In the coming months we will be voting for a candidate. As polls have been showing, Bernie Sanders is quickly gaining support, while Hillary, the presumed favorite, is losing her lead and, in some polls, already behind. It really depends on who you ask, but there is definitely support for Bernie out there. Is it enough to defeat Hillary in the democratic party is the real question that needs to be addressed.
The Democratic party has a built-in system to eliminate popular candidates with the populace but not as favorable to party leaders by the way of Super Delegates. Super Delegates carry just about 20% of the voting power in the nomination of a Democratic presidential candidate. These Super Delegates do not have to answer to a voting public. They do not have to follow what the people have voted and they can make a choice solely on their personal discretion or relationship with the candidates.
In a tight race, which this one will surely be, it is very likely that Bernie could win the electorate primary pledges but he could lose the nomination by way of his peers. There are 4047 total pledges to be made in the party, 794 by the super delegates. As far as the remaining pledges go they are calculated by the percentage of votes in the primary election of each state. I'll use my home state of PA as an example of how the party could seal the election fate without the approval of the people.

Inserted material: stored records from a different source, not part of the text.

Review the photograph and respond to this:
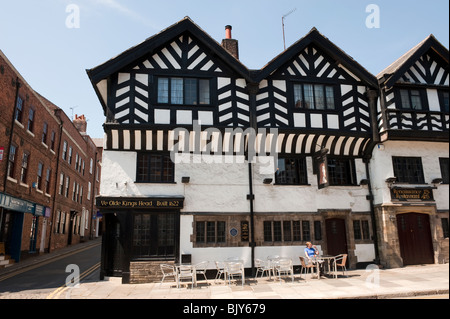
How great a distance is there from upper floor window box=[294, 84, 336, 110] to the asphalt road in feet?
38.0

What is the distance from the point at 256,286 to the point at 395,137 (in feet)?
28.7

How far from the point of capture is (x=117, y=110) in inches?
507

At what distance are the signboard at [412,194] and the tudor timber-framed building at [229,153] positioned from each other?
100cm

PA has a total of 210 pledges, 189 are designated by the percentage of the vote that a candidate receives. There are three candidates, one of which is very far behind and likely to be a non factor. It is possible that the votes come in around 54% Bernie, 45% clinton, 1% O'malley.
That is a pretty wide margin of win for all intensive popular vote purpose. That would be 102 pledges for bernie, 87 for clinton. What the Super Delegates vote can clearly sway the victory. Deep party favors will be running thick in this race and if 18 of the 21 were to go Clinton, because she owes them favors or banks buy them or someone else buys them, Bernie is out despite the popular vote. As the race is tighter it would take less and less Super delegate votes to turn the tides.
Bernie is very likely to win a good chunk of states. I doubt it will be a landslide in any one and I believe Hillary is likely to win a few as well. I really hope that the DNC does not pull a Gore vs Bush on its own people, but I wouldn't put it past them.